Task 3: Switch the switches and send a message
This task included all the steps listed in task 1. First, we took out the button that was on the board. Then we took the two wires on our switch and subbed them in for where the button’s original position on the breadboard was. One wire is connected to the negative power source and the other is connected to the positive power source. Lastly, my partner thought of a word to send me in morse code. I was able to guess the word that he sent was MATH.
Additional Required Questions:
Question 1: What is the function of the resistor R1? (You can read about the reason why LEDs need resistors here)
Answer 1: It is necessary to use resistors in LEDs so that they do not get damaged by current flowing through them. Resistors are able to limit the current to below the maximum allowable current that LEDs are capable of handling. Resistors function as a limiter so that LEDs do not exert more currents than is allowed.

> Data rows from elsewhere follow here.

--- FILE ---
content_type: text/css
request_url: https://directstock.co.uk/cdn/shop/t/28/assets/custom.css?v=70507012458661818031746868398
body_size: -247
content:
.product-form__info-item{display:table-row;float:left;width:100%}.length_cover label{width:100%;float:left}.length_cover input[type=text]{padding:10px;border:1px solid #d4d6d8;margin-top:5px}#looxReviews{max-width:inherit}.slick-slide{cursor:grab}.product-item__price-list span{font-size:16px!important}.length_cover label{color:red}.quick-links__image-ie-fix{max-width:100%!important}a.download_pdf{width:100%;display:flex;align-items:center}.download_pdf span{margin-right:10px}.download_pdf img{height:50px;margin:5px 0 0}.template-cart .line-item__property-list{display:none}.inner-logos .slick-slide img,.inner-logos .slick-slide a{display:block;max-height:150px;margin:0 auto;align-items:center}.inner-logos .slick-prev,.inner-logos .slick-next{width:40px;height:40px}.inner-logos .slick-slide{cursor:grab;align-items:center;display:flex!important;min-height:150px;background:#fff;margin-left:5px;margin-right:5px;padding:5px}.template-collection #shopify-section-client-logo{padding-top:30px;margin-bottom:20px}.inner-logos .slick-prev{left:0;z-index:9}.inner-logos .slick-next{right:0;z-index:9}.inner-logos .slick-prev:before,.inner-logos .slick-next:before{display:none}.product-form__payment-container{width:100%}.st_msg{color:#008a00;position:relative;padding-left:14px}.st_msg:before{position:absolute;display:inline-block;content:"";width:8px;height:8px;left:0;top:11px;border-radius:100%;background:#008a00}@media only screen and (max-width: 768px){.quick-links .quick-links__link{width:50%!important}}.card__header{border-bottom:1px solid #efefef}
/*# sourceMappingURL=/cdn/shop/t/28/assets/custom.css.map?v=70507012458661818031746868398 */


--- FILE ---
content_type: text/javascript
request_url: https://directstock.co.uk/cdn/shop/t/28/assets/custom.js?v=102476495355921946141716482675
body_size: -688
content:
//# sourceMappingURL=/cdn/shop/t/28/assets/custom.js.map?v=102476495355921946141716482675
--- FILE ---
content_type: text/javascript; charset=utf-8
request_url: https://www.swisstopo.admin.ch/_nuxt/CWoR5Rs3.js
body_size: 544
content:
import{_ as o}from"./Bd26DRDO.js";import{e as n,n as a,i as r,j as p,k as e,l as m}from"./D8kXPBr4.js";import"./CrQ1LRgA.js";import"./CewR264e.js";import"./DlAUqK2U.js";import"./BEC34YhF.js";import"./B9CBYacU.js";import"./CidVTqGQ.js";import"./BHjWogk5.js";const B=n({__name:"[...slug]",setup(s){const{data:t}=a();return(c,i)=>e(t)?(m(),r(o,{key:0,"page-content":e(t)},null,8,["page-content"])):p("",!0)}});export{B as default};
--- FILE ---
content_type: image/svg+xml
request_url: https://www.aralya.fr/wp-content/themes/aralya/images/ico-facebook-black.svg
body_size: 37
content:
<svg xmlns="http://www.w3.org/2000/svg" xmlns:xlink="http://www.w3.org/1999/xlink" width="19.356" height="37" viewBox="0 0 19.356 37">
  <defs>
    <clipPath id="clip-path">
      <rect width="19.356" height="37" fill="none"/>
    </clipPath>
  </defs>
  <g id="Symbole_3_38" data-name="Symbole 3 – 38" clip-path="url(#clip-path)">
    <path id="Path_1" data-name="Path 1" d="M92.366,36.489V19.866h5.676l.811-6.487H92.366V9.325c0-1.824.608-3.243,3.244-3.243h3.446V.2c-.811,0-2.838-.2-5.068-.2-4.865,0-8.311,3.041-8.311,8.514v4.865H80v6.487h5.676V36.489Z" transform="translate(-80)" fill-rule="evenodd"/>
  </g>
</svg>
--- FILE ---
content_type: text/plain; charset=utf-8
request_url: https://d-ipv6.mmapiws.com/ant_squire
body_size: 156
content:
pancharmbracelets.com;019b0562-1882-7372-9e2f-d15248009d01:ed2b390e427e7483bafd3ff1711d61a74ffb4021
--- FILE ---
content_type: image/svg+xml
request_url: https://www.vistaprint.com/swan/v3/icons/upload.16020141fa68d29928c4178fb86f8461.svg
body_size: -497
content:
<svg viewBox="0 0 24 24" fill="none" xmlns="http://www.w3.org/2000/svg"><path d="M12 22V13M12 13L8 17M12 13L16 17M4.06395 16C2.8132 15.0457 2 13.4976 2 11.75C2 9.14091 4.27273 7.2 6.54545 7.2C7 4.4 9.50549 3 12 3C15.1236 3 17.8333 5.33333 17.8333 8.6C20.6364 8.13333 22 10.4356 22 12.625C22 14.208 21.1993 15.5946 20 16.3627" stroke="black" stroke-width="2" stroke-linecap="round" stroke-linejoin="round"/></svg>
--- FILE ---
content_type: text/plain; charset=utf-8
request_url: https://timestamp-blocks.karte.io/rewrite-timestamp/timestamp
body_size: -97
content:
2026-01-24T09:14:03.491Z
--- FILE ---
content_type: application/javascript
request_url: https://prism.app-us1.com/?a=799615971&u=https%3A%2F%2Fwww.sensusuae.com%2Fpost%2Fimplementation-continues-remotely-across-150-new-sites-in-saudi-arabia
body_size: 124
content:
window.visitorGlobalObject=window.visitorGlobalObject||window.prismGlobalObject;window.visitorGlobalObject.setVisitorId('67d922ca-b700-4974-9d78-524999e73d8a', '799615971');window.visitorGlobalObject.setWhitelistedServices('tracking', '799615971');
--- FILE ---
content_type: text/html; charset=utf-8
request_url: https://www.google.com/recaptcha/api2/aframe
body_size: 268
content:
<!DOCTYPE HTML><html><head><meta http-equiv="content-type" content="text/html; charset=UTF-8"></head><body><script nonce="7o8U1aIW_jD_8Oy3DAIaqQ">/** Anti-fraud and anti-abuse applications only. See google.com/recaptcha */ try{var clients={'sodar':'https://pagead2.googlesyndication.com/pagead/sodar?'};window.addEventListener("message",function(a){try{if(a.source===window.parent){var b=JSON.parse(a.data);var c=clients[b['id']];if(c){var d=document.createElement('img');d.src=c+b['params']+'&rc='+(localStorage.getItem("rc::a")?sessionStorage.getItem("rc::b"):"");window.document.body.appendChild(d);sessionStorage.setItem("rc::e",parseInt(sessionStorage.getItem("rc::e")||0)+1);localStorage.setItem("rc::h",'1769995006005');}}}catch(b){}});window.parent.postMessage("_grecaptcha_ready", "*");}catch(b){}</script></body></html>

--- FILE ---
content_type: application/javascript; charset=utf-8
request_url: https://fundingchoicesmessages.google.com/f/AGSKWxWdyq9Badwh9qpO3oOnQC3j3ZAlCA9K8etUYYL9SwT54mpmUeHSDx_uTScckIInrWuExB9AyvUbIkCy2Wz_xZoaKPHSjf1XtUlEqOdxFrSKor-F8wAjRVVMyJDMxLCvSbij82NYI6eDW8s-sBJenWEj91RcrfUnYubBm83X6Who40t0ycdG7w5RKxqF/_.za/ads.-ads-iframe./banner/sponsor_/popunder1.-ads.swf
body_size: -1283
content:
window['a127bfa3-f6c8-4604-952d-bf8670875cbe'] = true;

Question 2: Looking at the following circuit, draw its diagram by yourself.
Answer 2:
Question 3: After reading The Art of Interactive Design, in what way do you think that the circuit you built today includes interactivity? Which degree of interactivity does it possess? Please explain your answer.
Answer 3: The circuit we built today defiantly has a degree of interactivity. As said in the article everything can have interactivity but the degree of interactivity varies. Our circuit includes interactivity because it gives a response whenever we push on the button similar to how the light of a refrigerator has interactivity. I would say that the circuit we build today would have low interactivity. Besides a beep and LED lighting up with every press of the button, there is not much else. The circuit does not offer more than a couple of options similar to the light of the fridge.
Question 4: How can Interaction Design and Physical Computing be used to create Interactive Art? You can reference Zack Lieberman’s video or any other artists that you know.
Answer 4: The first project that Zack Lieberman talked about was “Drawn”. In this project, after individuals have drawn whatever they desired they have the ability to interact with their artwork, by moving whatever was drawn around. The second project that Zack Liberman talked about was “Iq Font”. It was very interesting how he was able to program a computer to follow the car, and through that make a font that was unique to the car. The last project that was discussed was called “EyeWriter”. It was fascinating how they were able to program this low-cost software and eye tractor for the man with Liguria disease. Through only his eyes, he was able to draw and create artwork. All these interactive arts are made through interaction design and physical computing, which makes it possible that whoever comes in contact with them, is physically able to interact with them and make art.